In ancient Ireland, an ollamh (in any skill but primarily in law, poetry or priestly duties) was established and recognized through a process of education, examination and installation involving other sages and ollamhs (of that discipline), as well as by the local kings and chieftains. Our recognition of modern Druids should require similar standards of education and achievement that are measured and established by a similar process of recognition by schools, boards and governmental offices today. That is actually how the university system still works in much of the world. That's the way that it should work among us as well.

Perhaps the members of any such board should come from the schools, the leadership of government and from those who are independently acknowledge experts in the field on some rotating basis? That way, we might minimize any one group gaining a control over the process in a restrictive manner? How to do this in balance and fairness is a discussion and an outcome that I eagerly await.
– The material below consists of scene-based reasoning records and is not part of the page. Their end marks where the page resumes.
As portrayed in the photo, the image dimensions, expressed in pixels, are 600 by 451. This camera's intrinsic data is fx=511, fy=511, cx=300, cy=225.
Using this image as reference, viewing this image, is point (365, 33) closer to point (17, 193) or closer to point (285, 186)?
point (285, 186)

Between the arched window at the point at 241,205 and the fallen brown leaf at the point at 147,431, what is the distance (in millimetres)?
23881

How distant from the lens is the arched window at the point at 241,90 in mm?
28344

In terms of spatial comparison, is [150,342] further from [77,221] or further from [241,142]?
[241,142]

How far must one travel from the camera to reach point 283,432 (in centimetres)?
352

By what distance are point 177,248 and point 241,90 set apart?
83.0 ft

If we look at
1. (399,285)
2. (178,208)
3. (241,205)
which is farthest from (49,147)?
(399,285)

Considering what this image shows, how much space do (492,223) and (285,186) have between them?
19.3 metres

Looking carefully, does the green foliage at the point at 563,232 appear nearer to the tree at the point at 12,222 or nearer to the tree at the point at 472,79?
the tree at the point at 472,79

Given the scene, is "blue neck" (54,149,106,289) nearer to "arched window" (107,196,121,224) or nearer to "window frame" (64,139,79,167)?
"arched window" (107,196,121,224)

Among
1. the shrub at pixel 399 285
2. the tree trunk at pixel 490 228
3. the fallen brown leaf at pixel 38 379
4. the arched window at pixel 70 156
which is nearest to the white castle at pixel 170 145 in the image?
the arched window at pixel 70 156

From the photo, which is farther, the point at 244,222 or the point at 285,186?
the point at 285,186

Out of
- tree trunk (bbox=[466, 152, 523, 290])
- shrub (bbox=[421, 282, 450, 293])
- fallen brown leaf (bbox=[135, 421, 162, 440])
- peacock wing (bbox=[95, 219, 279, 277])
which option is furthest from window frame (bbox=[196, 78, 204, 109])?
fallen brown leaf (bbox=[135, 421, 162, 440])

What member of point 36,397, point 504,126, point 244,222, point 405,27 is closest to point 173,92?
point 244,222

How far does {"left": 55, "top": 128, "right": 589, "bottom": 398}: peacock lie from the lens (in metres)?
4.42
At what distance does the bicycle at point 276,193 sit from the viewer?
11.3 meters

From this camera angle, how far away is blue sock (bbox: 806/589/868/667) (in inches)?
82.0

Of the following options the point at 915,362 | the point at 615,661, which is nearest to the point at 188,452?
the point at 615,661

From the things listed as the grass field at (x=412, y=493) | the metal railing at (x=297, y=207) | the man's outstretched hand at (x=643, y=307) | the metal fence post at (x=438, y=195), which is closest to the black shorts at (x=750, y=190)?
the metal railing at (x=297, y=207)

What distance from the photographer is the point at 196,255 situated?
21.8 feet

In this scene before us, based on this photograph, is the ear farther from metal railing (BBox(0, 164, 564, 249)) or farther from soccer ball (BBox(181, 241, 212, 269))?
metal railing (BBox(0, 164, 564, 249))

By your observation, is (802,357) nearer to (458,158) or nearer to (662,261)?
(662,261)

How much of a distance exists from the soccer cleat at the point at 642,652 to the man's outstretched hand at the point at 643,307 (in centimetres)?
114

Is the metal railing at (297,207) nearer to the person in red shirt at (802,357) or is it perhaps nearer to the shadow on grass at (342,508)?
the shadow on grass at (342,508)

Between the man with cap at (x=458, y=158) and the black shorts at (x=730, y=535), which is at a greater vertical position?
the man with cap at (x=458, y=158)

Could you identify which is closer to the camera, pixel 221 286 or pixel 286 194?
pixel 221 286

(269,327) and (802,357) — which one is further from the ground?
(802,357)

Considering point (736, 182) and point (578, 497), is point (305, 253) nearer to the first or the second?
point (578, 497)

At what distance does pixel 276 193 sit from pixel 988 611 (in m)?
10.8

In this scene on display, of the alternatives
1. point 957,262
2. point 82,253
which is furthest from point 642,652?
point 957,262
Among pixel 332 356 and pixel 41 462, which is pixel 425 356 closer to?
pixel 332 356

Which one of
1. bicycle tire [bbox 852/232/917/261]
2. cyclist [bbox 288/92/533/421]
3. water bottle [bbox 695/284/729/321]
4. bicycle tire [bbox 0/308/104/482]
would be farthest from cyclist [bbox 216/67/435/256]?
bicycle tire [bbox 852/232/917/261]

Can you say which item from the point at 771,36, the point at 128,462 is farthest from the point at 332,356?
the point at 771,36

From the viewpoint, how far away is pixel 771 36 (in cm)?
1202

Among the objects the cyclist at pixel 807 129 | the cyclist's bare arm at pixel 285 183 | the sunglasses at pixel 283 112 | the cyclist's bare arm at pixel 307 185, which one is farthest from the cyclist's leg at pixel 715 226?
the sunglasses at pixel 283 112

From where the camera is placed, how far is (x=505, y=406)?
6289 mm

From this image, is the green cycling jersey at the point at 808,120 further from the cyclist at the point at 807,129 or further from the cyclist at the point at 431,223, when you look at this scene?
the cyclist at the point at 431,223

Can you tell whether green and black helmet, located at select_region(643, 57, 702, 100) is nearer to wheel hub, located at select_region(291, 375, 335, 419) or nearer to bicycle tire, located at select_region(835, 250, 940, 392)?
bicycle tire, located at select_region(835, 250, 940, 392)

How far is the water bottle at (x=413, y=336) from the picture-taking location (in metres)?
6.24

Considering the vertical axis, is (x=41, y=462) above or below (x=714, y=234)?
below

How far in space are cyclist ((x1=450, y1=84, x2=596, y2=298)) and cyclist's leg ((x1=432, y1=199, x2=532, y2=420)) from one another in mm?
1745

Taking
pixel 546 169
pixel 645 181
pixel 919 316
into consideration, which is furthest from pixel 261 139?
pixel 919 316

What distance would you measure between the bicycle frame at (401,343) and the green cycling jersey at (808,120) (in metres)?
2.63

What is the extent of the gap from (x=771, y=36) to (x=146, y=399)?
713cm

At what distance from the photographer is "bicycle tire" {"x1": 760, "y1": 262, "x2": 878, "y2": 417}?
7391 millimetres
I generally agree with addressing the general warning signs as being red flags about a person’s claims and credentials (needs details) but do reserve judgment on ruling out wisdom that is found in unusual, controversial and little known traditions. This does not mean that one should endorse the unusual or the controversial (or even the outright wrong) just because it is different but it does mean that such sources can contain truth beyond conventional wisdom. The unorthodox can inspire us to go beyond the normal and usual into realms of truth that would otherwise be ignored.

Common sense tells us that to be generally accepted knowledge must be evaluated and substantiated through careful research and thorough investigation. In these considerations of the unusual, wisdom is found almost as often from failure as it is through success. Perhaps the list of warnings and red flags should be qualified or limited through accurate definitions while a list of positive affirmations for Druids is also clearly stated? What a Druid is not is equally and more easily understood at times than what it is that defines a person as being a Druid. The negatives often times screen the dreck more efficiently than the positives recognize the jewels.